Question

Determine \(\left[\mathrm{OH}^{-}\right], \mathrm{pOH}\) and \(\mathrm{pH}\) of a \(0.28 \mathrm{M}\) aqueous solution of \(\mathrm{Na}_{2} \mathrm{CO}_{3}\)

Short answer

Answer: The pH of a 0.28 M aqueous solution of Na₂CO₃ is approximately 13.448.

Step-by-step solution

Write the balanced chemical equation

\(\mathrm{Na}_{2} \mathrm{CO}_{3}\) is a salt that dissociates completely in water. First, it breaks down into sodium ions (\(\mathrm{Na}^+\)) and carbonate ions (\(\mathrm{CO}_3^{2-}\)): $$\mathrm{Na}_{2}\mathrm{CO}_{3}\,\mathrm{(aq)} \rightarrow 2\,\mathrm{Na}^{+}\,\mathrm{(aq)} + \mathrm{CO}_3^{2-}\,\mathrm{(aq)}$$ Since carbonate ions are a weak base, they will react with water to produce hydroxide ions (\(\mathrm{OH}^-\)) and bicarbonate ions (\(\mathrm{HCO}_3^-\)): $$\mathrm{CO}_3^{2-}\,\mathrm{(aq)} + \mathrm{H}_2\mathrm{O} \leftrightharpoons \mathrm{HCO}_3^-\,\mathrm{(aq)} + \mathrm{OH}^-\,\mathrm{(aq)}$$

Calculate the concentration of hydroxide ions (\(\left[\mathrm{OH}^{-}\right]\))
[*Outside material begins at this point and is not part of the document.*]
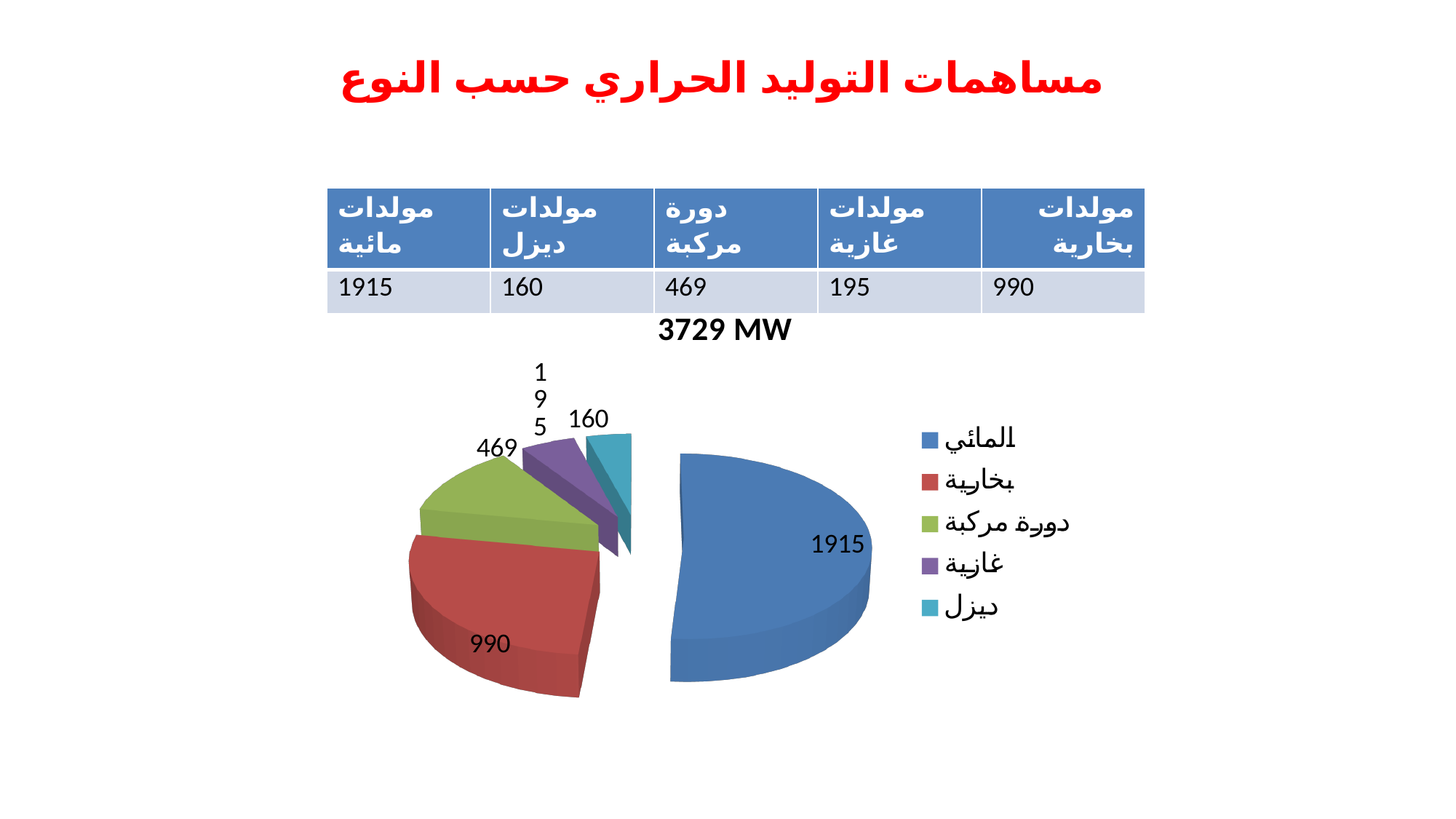
Which category has the largest slice in the pie chart? المائي Which category has the smallest slice in the pie chart? ديزل What value is shown for the بخارية slice of the pie chart? 990 What value is shown for the المائي slice of the pie chart? 1915 How many slices does the pie chart have? 5 What value is shown for the دورة مركبة slice of the pie chart? 469 What kind of chart is shown on the slide? pie chart What is the difference between the المائي value and the بخارية value in the pie chart? 925 Which is larger in the pie chart, غازية or ديزل? غازية What value is shown for the غازية slice of the pie chart? 195 What value is shown for the ديزل slice of the pie chart? 160 What is the difference between the دورة مركبة value and the غازية value in the pie chart? 274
Given that the initial concentration of \(\mathrm{Na}_2\mathrm{CO}_3\) is \(0.28\,\mathrm{M}\) and it dissociates completely, the initial concentration of carbonate ions (\(\mathrm{CO}_3^{2-}\)) will also be \(0.28\,\mathrm{M}\). Since the equilibrium constant (\(K_b\)) for the second reaction is small, we can assume that all \(\mathrm{CO}_3^{2-}\) ions react to produce \(\mathrm{OH}^-\) ions. Therefore, we can directly use the initial concentration of carbonate ions as the concentration of hydroxide ions: $$\left[\mathrm{OH}^{-}\right] = 0.28\,\mathrm{M}$$

Calculate the pOH

Now that we have the concentration of hydroxide ions, we can calculate the pOH using the formula: $$\mathrm{pOH} = -\log \left[\mathrm{OH}^{-}\right]$$ Plug in the value of the hydroxide ion concentration: $$\mathrm{pOH} = -\log (0.28) \approx 0.552$$

Calculate the pH

Finally, we can calculate the pH using the relationship between pH and pOH: $$\mathrm{pH} + \mathrm{pOH} = 14$$ Plug in the value of pOH and solve for pH: $$\mathrm{pH} = 14 - 0.552 \approx 13.448$$ In conclusion, for a \(0.28\,\mathrm{M}\) aqueous solution of \(\mathrm{Na}_{2} \mathrm{CO}_{3}\), the concentration of hydroxide ions (\(\left[\mathrm{OH}^{-}\right]\)) is \(0.28\,\mathrm{M}\), the pOH is approximately \(0.552\), and the pH is approximately \(13.448\).